======== Data extract

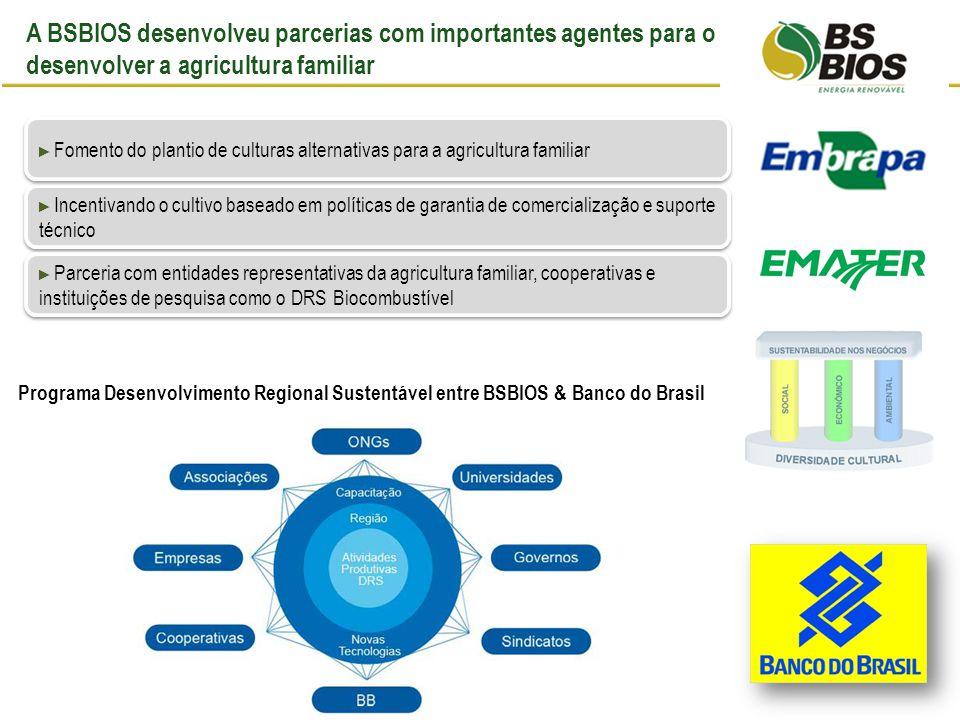 A BSBIOS desenvolveu parcerias com importantes agentes para o desenvolver a agricultura familiar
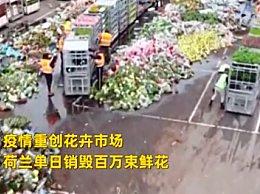 荷兰销毁百万鲜花 郁金香滞销大量销毁太可惜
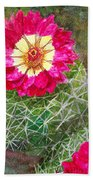 Pincushion Cactus Bath Towel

================

### [Assignment]
Reproduce every line above exactly, pictures excluded.

### [Written reply]
 A BSBIOS desenvolveu parcerias com importantes agentes para o desenvolver a agricultura familiar
 荷兰销毁百万鲜花 郁金香滞销大量销毁太可惜
 Pincushion Cactus Bath Towel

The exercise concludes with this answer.